A felony in California is defined as a crime punishable by death, imprisonment in state prison, or incarceration in county jail for certain lower-level offenses. Other less serious violations in California are classified as misdemeanors, which are punished by penalties and/or up to 364 days in county prison, or infractions, which are solely punishable by fines.
To learn more about the potential consequences being convicted of either crime, keep reading. Then contact Chambers Law Firm at 714-760-4088 to request a free legal consultation with an experienced criminal defense attorney.
How do courts determine a felony’s sentence?
In California, the law establishes three predetermined (or fixed) sentences for the majority of offenses. If the legislation does not provide otherwise, the possibilities are 16 months, two years, or three years.

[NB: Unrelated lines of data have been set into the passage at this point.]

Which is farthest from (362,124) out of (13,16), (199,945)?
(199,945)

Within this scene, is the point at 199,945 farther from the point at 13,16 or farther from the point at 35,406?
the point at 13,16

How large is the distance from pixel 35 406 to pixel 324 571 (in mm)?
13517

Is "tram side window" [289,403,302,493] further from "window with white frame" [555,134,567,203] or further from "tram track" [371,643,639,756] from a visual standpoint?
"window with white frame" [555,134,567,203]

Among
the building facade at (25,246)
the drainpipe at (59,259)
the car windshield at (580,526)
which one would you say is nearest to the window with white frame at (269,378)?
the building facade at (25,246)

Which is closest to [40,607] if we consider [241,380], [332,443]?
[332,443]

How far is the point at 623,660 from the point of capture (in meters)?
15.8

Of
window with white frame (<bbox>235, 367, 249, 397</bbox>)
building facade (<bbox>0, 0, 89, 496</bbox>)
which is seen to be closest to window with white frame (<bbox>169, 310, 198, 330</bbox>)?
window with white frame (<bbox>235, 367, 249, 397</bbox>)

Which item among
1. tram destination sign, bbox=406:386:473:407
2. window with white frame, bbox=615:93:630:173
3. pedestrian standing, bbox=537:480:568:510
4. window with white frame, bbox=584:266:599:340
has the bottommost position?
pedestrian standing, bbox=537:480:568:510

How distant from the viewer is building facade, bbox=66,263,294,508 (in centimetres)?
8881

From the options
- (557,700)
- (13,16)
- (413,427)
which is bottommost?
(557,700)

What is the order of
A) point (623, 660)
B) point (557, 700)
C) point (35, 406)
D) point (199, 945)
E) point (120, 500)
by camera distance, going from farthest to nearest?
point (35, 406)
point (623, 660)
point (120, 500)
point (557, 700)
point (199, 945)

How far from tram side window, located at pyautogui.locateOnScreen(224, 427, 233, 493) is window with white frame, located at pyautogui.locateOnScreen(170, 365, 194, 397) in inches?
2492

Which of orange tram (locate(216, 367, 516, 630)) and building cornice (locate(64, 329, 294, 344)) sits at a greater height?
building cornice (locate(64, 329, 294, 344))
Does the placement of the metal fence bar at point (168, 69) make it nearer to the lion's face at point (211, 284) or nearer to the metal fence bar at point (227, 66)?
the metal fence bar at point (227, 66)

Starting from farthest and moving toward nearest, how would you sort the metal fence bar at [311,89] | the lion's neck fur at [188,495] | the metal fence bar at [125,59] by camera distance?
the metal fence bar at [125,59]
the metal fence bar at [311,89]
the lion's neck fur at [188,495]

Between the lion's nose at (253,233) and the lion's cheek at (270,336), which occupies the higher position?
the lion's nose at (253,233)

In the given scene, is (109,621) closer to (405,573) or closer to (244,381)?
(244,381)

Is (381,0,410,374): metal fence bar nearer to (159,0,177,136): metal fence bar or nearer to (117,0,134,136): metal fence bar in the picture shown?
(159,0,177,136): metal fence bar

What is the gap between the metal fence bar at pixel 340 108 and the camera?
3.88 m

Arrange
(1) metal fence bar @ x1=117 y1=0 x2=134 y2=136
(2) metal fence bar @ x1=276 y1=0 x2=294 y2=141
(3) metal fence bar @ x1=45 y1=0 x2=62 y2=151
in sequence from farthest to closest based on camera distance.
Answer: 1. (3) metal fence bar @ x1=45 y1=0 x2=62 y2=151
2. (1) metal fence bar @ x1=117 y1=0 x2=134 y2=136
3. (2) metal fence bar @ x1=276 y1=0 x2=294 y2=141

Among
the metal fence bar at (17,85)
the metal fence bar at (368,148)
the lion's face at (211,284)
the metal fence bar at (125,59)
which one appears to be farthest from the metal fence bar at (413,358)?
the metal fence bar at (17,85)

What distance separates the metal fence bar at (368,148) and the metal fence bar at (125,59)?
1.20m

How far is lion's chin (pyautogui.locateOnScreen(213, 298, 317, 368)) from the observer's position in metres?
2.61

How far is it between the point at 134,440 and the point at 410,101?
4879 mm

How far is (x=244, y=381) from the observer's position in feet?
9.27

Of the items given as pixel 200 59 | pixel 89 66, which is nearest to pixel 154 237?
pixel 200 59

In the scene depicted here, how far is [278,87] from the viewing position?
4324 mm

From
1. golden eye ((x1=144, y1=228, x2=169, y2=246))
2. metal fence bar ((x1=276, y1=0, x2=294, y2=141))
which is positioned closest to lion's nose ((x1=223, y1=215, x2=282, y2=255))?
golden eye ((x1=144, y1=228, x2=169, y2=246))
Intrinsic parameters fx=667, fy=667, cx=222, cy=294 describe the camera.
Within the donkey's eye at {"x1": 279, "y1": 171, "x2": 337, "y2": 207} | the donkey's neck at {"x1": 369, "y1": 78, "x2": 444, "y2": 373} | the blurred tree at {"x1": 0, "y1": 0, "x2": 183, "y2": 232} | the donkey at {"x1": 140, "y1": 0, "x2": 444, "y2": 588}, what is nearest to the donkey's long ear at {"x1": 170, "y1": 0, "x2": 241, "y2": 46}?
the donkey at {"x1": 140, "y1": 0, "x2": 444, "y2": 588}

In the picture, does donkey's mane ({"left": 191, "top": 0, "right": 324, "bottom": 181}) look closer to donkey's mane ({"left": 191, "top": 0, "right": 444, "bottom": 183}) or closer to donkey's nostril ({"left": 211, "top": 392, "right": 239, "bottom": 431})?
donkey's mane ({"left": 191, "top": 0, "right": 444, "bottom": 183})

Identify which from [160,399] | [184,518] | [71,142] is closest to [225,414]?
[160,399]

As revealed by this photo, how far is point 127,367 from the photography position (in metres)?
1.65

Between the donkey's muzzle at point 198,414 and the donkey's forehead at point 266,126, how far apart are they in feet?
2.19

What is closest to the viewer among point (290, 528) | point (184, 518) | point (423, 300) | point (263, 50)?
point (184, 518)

Unless the law allows for an alternative such as a fine, probation, or obligatory monitoring for part of the term, the judge must pick one of those specified durations of jail as the base punishment during the sentencing hearing after a conviction. The judge may consider evidence of mitigating or aggravating circumstances while selecting among the available terms (including victim statements). Some offenders will have to serve additional time based on the nature of their offenses and their criminal histories, in addition to the standard term for each felony conviction.
While most felony sentences are for a set period of time, California law allows for “indeterminate” punishments (ranging from 25 years to life) in a select cases, including murder convictions.
California’s “Realignment”: County Jail or State Prison
California’s “Public Safety Realignment Act” requires felons to serve their sentences in county jail rather than state prison unless they have been convicted of serious or violent felonies, either recently or previously, they must register as sex offenders, or their current convictions include a sentencing enhancement for aggravated white collar crime.
Murder, voluntary manslaughter, rape, robbery, carjacking, and any felony involving the use of a firearms are examples of major or violent felonies.
Reducing felonies to misdemeanors and wobblers
Many crimes in California are “wobblers,” meaning they can be prosecuted as a felony or a misdemeanor depending on the circumstances. Most instances of sexual battery, for example, entail a punishment of up to 364 days in county jail and/or a maximum fine of $2,000 if convicted of a misdemeanor, or two, three, or four years in prison with a maximum fine of $10,000 if convicted of a felony.
In addition, some offenses, such as breaking a domestic violence protection order, are misdemeanors on their face but can be regarded as either a misdemeanor or a felony depending on the circumstances, such as the offenders’ past convictions.